**ENTRIES**
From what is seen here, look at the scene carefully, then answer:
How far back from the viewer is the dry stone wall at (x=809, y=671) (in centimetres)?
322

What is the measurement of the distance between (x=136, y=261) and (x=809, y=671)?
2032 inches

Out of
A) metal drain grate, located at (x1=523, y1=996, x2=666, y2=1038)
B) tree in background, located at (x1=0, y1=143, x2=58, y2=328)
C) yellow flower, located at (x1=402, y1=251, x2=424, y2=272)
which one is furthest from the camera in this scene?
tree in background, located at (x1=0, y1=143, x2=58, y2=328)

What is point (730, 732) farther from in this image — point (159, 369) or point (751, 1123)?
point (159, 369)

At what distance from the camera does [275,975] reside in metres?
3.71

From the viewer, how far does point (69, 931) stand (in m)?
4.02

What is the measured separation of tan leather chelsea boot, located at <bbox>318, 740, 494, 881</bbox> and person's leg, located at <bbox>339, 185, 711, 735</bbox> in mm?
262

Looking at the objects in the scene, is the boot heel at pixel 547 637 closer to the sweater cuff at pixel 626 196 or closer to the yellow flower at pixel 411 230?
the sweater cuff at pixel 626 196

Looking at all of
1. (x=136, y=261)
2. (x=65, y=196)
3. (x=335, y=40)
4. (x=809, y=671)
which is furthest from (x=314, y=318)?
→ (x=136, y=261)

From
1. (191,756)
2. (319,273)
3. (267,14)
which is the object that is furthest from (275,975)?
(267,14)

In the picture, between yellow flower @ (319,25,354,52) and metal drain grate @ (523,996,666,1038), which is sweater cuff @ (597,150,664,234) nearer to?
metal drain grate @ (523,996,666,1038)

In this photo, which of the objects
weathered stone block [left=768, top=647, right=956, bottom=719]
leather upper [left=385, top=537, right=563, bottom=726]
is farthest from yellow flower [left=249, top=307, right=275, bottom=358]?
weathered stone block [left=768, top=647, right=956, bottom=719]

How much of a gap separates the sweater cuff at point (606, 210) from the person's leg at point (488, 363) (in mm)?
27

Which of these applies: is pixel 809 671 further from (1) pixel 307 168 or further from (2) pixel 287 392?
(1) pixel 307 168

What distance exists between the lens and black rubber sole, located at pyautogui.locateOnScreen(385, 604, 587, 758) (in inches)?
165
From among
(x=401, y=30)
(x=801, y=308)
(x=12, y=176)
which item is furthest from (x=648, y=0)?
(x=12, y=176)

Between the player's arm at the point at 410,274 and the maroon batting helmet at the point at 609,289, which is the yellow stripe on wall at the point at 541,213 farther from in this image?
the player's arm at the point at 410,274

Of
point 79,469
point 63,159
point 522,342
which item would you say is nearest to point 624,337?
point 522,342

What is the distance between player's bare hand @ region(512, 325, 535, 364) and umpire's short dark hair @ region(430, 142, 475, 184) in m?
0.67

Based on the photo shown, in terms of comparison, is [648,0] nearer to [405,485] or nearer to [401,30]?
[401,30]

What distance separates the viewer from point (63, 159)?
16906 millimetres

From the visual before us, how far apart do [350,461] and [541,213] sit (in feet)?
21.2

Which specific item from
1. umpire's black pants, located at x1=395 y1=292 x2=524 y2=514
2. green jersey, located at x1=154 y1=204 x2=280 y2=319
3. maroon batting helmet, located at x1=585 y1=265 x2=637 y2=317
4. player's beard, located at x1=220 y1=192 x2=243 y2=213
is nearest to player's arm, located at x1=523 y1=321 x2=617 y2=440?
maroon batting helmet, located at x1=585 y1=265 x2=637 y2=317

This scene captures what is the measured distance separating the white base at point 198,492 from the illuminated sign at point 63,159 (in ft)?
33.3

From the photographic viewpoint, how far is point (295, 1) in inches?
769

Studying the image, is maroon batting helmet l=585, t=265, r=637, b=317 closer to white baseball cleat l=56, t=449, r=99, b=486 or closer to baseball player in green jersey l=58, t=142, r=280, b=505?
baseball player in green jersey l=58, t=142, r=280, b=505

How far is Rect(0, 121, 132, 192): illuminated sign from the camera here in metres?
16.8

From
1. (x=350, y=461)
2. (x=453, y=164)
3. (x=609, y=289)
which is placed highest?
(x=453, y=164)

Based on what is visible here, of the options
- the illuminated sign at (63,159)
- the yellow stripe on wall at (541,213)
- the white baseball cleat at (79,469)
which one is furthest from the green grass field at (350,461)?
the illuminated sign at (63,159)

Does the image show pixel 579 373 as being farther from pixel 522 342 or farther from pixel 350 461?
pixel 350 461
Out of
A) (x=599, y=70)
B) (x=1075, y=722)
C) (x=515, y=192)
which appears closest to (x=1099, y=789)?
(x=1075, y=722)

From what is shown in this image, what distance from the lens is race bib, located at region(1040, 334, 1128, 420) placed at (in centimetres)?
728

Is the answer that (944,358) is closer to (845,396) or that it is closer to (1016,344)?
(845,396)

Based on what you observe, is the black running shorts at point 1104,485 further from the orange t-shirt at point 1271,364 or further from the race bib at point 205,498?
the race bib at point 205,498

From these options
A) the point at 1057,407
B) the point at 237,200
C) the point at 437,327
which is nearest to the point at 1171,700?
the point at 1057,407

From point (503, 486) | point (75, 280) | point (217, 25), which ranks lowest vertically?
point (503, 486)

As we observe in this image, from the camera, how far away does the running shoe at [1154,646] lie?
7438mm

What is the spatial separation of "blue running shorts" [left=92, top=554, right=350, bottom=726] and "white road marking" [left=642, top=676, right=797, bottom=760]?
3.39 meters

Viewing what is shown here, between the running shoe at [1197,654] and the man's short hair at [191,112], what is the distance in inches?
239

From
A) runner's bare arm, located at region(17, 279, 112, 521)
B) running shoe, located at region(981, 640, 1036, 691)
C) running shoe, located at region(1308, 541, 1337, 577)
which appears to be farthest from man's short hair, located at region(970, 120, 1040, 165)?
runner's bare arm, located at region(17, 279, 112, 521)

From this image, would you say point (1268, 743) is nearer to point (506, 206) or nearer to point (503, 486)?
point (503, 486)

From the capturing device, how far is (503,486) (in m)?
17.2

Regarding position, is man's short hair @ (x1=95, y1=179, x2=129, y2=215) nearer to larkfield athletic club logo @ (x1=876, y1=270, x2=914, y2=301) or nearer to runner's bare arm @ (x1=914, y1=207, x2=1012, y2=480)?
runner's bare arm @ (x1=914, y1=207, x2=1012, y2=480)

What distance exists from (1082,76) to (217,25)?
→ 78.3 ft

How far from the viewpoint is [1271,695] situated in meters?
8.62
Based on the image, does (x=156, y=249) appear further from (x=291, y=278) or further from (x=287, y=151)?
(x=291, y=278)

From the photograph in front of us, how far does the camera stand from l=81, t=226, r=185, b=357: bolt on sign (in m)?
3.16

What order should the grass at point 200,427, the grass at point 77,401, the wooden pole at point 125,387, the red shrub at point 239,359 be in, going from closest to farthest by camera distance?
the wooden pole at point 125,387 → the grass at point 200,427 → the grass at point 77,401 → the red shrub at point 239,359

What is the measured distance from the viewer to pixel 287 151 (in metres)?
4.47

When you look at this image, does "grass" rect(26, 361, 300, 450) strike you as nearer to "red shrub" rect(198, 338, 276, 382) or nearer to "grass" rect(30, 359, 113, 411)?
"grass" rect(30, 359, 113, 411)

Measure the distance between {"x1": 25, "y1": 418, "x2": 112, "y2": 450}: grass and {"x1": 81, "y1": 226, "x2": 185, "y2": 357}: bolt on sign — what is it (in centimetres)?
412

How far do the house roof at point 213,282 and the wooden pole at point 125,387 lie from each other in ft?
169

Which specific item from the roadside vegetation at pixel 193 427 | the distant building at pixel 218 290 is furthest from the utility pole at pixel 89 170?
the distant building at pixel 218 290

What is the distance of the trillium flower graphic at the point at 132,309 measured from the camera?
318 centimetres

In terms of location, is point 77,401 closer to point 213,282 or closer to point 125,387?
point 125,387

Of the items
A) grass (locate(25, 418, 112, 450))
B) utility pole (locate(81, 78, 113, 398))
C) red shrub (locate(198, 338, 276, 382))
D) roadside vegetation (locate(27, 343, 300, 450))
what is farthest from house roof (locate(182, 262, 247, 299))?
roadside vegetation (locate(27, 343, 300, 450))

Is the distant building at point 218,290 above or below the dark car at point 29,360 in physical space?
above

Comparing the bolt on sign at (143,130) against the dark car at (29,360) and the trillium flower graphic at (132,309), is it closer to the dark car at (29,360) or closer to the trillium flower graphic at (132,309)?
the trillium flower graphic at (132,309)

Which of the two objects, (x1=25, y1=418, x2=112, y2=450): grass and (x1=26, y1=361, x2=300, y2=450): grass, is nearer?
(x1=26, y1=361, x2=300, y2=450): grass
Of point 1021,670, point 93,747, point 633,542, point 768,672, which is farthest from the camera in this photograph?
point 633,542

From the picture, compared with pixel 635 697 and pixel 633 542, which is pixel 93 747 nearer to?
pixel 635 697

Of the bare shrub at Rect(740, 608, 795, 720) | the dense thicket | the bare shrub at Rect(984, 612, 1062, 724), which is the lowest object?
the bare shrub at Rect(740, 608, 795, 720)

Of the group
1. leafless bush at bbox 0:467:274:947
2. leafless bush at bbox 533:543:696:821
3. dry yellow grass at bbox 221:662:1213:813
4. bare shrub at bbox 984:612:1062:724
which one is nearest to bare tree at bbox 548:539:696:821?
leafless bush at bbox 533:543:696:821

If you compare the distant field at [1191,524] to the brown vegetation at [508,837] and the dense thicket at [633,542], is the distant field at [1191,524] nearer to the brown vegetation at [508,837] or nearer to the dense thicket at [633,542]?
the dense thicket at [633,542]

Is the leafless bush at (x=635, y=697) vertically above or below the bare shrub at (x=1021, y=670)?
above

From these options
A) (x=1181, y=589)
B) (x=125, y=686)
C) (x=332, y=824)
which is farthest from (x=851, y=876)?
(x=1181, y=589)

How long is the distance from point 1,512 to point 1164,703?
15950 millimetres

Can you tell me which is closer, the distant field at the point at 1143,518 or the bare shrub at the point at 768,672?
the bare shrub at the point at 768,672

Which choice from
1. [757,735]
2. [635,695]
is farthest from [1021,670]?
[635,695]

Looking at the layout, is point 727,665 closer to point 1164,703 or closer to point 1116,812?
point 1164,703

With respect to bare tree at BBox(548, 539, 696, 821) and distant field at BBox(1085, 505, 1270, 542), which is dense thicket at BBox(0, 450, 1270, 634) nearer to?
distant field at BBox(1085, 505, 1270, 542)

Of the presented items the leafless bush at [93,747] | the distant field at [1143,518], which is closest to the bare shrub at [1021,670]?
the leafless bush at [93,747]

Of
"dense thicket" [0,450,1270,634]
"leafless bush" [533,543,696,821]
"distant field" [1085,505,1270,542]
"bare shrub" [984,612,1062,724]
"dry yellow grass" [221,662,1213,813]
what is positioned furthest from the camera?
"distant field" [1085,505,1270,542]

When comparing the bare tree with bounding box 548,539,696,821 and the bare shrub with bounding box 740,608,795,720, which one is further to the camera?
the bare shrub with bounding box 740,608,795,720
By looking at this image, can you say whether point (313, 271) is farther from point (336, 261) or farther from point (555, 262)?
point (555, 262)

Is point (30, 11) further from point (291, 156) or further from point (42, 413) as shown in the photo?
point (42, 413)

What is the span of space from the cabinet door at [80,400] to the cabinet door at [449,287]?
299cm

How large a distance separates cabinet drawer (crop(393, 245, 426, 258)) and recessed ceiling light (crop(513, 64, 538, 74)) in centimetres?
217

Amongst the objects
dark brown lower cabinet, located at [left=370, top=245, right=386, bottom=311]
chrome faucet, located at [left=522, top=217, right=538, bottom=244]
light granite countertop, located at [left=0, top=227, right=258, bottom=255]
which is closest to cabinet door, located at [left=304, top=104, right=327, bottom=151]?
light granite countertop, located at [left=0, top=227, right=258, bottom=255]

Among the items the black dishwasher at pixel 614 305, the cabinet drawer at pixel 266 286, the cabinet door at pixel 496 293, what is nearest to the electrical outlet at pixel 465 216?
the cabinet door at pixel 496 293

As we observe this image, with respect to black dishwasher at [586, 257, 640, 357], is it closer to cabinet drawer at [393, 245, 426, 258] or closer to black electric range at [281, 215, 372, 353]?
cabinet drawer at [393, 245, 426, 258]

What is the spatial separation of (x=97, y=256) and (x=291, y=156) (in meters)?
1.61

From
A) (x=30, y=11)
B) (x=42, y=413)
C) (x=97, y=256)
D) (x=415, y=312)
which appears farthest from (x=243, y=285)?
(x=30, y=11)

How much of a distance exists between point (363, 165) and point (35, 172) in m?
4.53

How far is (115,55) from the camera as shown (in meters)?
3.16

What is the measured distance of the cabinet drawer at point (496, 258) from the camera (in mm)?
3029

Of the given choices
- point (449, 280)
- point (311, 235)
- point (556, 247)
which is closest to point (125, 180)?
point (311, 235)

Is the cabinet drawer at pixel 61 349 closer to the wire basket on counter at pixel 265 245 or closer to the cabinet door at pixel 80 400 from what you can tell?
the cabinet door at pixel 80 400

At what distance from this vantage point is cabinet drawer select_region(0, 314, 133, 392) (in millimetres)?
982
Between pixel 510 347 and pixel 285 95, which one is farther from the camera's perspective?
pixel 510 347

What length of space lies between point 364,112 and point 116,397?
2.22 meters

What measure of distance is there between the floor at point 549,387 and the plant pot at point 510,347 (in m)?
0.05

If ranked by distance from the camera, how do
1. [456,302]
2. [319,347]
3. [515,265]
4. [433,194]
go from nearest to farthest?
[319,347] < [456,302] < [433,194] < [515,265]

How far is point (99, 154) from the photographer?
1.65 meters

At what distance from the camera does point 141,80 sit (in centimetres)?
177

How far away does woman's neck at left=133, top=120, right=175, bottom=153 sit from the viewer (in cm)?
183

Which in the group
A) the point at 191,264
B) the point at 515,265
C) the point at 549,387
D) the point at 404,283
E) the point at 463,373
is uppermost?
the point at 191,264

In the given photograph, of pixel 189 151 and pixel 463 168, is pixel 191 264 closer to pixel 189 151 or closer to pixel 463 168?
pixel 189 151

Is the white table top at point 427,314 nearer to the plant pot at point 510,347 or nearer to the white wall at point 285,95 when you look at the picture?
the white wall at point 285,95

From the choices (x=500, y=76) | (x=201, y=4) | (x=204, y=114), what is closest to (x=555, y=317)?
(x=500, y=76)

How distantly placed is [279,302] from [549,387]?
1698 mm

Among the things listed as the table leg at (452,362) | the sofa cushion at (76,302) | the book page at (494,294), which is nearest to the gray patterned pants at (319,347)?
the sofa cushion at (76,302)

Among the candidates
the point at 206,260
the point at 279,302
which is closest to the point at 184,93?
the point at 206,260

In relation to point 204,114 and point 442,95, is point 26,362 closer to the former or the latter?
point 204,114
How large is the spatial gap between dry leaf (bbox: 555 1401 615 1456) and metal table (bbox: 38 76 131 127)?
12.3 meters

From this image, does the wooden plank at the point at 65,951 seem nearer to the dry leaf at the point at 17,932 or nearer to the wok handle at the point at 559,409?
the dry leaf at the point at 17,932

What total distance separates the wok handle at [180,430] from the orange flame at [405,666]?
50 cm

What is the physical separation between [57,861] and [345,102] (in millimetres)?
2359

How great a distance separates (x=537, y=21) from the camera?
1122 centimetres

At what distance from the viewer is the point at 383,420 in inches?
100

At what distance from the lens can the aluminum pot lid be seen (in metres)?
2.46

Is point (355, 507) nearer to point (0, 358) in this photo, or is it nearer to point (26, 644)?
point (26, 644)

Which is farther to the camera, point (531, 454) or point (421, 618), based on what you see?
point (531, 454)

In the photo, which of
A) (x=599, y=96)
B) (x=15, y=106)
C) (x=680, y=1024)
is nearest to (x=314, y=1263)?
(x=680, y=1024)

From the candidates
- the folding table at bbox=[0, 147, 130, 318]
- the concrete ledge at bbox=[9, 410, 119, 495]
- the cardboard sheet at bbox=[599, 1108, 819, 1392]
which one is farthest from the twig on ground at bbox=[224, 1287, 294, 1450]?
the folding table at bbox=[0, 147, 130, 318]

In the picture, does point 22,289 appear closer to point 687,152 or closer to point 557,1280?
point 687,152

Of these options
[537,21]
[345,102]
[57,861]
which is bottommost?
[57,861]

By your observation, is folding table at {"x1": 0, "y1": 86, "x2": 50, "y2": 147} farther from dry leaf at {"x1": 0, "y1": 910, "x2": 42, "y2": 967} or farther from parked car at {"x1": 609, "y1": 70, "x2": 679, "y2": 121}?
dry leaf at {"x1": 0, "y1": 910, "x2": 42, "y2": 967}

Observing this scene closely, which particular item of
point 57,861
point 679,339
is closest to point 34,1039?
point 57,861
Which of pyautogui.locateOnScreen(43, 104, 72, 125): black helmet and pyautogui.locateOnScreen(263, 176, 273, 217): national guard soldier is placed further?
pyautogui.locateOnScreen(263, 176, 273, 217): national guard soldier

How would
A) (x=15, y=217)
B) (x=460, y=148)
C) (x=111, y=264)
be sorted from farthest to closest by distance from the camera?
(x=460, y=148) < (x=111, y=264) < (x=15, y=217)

**EXERCISE PROMPT**
Everything from the line that contains "In the picture, does" through the end of the records must be duplicated exactly, and nothing outside that range.

**THE REPLY**
In the picture, does point 22,289 appear closer to point 687,152 or closer to point 557,1280?
point 687,152

Of these options
[537,21]
[345,102]
[57,861]
which is bottommost?
[57,861]

By your observation, is folding table at {"x1": 0, "y1": 86, "x2": 50, "y2": 147} farther from dry leaf at {"x1": 0, "y1": 910, "x2": 42, "y2": 967} or farther from parked car at {"x1": 609, "y1": 70, "x2": 679, "y2": 121}?
dry leaf at {"x1": 0, "y1": 910, "x2": 42, "y2": 967}

Observing this scene closely, which particular item of
point 57,861
point 679,339
is closest to point 34,1039?
point 57,861
Which of pyautogui.locateOnScreen(43, 104, 72, 125): black helmet and pyautogui.locateOnScreen(263, 176, 273, 217): national guard soldier is placed further?
pyautogui.locateOnScreen(263, 176, 273, 217): national guard soldier

How would
A) (x=15, y=217)
B) (x=460, y=148)
C) (x=111, y=264)
be sorted from farthest to closest by distance from the camera?
(x=460, y=148) < (x=111, y=264) < (x=15, y=217)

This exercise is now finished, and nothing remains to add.